# Loofah problem



## Narrow Chance (Oct 29, 2007)

I seem to be having a problem with my loofah's turning out right.
Anybody care to critique what I am doing?

First batch I did.. I used my regular soap recipe.. which is 88 oz of oils. Yes.. ran it through the soap calculator and it is the standard recipe I use on my bar soaps.
You might remember me having trouble getting it out of the tube?? 
Anyway.. that loofah turned out okay.. once I wicked the oil from around it and allowed to dry for a week or two. The soap on the outside of the loofah pealed off in hunks. But never fear.. I cut them darlin's anyway.. and had little soap loofahs.. :crazy

so... we did another batch.. figuring I had not greased the tube like I ought.. we greased with mineral oil this time.. and poured another batch.. with different FO's. Same thing.. couldn't get it out.. and it pealed the outer soap from around the loofah. The insided looked great.. but the outside.. oily and not stuck to the loofah. This tube was also hard to get out.. (my friend too that one home and decided to give it a go.. and she ended up using hubby's shop tools to get it out also.)
Not to be outdone.. I figured I'd cut the PVC down to loofah sizes.. and then pour one at a time if I had to.. since I needed the loofah soap.. the first ones have sold like hot cakes. Anyway.. I did a 4 pound batch.. which is my small test batch.. and poured it up yesterday morning. Same thing.. oily as the dickens.. with oil, which I assume is glycerin floating on top. I must have gotten almost 1/4 cup from one loofah alone. 
Came out easy this time.. cause it didn't stick again. The loofah came out in one big oily mess.. with the soap that was suppose to be on the outside sticking to the tube. I did oil with mineral oil also.

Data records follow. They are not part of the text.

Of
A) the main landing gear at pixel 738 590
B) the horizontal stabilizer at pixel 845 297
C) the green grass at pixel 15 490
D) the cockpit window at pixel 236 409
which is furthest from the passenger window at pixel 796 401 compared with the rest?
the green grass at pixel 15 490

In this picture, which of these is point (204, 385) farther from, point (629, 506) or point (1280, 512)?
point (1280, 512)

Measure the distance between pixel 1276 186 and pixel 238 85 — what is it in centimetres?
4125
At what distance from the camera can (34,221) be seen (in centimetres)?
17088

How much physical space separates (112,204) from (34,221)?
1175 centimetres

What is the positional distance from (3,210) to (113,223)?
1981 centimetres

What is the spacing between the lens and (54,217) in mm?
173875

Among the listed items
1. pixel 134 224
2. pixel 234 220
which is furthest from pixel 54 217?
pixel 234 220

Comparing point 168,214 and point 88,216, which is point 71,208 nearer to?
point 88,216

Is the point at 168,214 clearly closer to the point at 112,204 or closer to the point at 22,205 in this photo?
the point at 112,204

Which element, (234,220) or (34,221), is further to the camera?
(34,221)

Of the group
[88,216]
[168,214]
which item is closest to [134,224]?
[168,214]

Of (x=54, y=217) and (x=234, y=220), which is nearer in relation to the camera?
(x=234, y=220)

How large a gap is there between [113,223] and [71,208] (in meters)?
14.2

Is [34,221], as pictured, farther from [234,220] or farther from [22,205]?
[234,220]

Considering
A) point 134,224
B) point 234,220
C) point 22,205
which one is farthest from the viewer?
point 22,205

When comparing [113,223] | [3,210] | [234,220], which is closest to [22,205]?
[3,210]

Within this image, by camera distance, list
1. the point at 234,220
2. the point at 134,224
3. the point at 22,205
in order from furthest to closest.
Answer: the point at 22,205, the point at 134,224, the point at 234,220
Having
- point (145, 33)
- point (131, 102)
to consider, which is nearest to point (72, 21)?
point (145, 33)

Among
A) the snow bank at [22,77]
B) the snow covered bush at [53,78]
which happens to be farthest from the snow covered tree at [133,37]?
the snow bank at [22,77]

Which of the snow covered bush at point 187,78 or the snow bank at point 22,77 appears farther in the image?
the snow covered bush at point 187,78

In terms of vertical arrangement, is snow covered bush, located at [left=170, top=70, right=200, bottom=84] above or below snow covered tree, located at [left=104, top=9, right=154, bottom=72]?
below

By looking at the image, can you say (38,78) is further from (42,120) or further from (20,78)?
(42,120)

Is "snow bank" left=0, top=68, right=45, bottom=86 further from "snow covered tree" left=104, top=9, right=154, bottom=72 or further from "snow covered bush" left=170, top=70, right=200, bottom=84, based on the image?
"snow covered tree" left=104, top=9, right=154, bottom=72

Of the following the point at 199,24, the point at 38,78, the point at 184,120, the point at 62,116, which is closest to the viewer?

What I did was.. (My recipe is around 5% superfated). made my lye mixture.. melted my oils.. then when at 90 - 100 degrees.. mixed lye with oils. 
At light trace.. added my FO, and before coming to heavy trace.. poured over the loofah in a mineral lined 3 inch PVC tube. Just covering the top. Bumped the tube to get all the air from inside the loofah. Coverd and wraped with a hand towel the tube. (did not gel that I could tell although the others did).
This morning.. oil was floating on top of one. and not the other. The one that did not have oil was a partial pour with the soap not covering the loofah cause I didn't have enough to cover that one.
When I poured off the oil.. I let set upside down in a measuring cup to remove it cause it was so much of it.
I pushed in a paper lined box top.. ugggh.. what a oily mess. Looked like the first one I did. The soap that shuold have been on the outside of the loofah.. was stuck inside the tube, even the partial filled one.

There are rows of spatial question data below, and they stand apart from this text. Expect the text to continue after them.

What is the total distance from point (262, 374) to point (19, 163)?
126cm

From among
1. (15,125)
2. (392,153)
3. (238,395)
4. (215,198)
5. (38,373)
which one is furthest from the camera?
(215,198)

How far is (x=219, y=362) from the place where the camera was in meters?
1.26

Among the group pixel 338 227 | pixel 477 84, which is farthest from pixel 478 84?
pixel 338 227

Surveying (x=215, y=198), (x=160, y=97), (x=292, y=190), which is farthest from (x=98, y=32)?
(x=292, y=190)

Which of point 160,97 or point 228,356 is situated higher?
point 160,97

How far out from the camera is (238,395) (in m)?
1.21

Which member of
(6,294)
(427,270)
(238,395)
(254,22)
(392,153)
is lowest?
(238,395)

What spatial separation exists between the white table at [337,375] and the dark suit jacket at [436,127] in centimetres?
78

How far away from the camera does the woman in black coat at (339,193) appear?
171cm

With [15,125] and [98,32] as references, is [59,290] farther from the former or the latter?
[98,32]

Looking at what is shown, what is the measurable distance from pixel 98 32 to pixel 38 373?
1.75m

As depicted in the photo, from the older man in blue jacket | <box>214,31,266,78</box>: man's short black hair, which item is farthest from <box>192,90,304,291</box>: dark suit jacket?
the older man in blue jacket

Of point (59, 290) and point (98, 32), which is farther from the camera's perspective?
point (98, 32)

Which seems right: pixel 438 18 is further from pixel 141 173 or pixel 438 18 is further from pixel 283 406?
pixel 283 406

I REALLY want to do these.. have a health food store/herb shop/ message parlour that wants them to sell.
Besides that.. I can't stand to be outdone.


----------



## Sondra (Oct 25, 2007)

are you soaking your loofa's in water first then wringing them out to just damp you really shouldn't have a lot of soap around the outside of the loofa when finished. also stuffing as many as you can down in your 3in pipe? Also Vicki said something abt not using milk in these I used the walmart recipe with aloe juice and water w/ no milk.


----------



## NubianSoaps.com (Oct 26, 2007)

I mostly make all essential oil, all olive, all aloevera juice ones, but I have made them in some of my GM recipes, the wallmart recipe and with Fo's for special orders. It makes no difference if your loofa fills the whole thing or not, if they are too skinny, or too fat and you have to squish them in.

My PVC pipe is new and slick inside, I mineral oil mine up. You can then run a piece of parchment around the inside, I just have never done that. Yes there is always fluid at the bottom in the end cap, and my first cuts are to cut off both ends because they are ugly, but certainly no more than 2 or 3 teaspoons of liquid. I soak my loofa's in hot water, then wring and shake them out really well, then put them in, then soap and pour at thin trace. They sit in the mold for at least 24 hours, sometimes longer, then on the cure rack for another 24 hours or until I have time to cut. Then my husband slices them.

The only thing I can even figure out is that you are pouring at too thick of trace and the soap is not permeating the loffa.

Try the freezer trick also, although it didn't work for me. I just take a plastic cup from Jack n the Box and put a big wooden dowel (think broom stick) and wet it in the top, turn it over and press down. I wear gloves so gripping that little edge of the PVC with my fingers doesn't hurt them. No easy way of getting the blasted stuff out but it always, once you start it, slides out beautifully. Vicki


----------



## Narrow Chance (Oct 29, 2007)

I forgot to mention I wet the loofahs. :biggrin I did wet them with hot water.. wringed them out. 
The frist time I did it.. I figured there was to much water.. so I let the second batch drain in the dish drainer.
This time.. thinking myself smart.. I put them in the washer and put on a full spin cycle :twisted

I guess I will try the Walmart recipe.. although I do like my bubbly soap on the first loofah.. dearly love them and think they are 'this time' my favorite of all the soap I make.

I did do two different size loofahs this time.. one was a tad smaller than the PVC.. and one was just a perfect fit.

Vicki.. I'm not having trouble getting them out now.. as these just slid out guess cause of all the oils residue.
I did pour at light trace.. not sure if it's the same as your light trace.. but it's thiner than pancake batter??


----------



## Guest (Dec 2, 2007)

Narrow Chance, try greasing your tube and then lining it with freezer paper, works like a charm.. But it sounds like your last batch did not come to trace and it separated... that is what soap does if not taken to trace... 
With some recipes, trace can be a very fine line between thin trace and thick like pudding.. Your best bet is try the walmart recipe until you get it down pat.... It does not matter how many loofas are in the pvc pipe..
Your first batches sound like thick trace, if you get to thick trace too soon, just cover the top of the tube with card board and pound that soap in there.. 
I never have oil or liquid in the bottom of my loofas, I do get them wet and put into the pvc, but I let them dry overnight before Putting soap in them.. , and they work great


----------



## Narrow Chance (Oct 29, 2007)

Thanks.. I'll give that a try. Might have to try the Walmart recipe. 
And your right.. thinking on it further... it just might be that I didn't let trace enough. 
Yep.. fine line there.


----------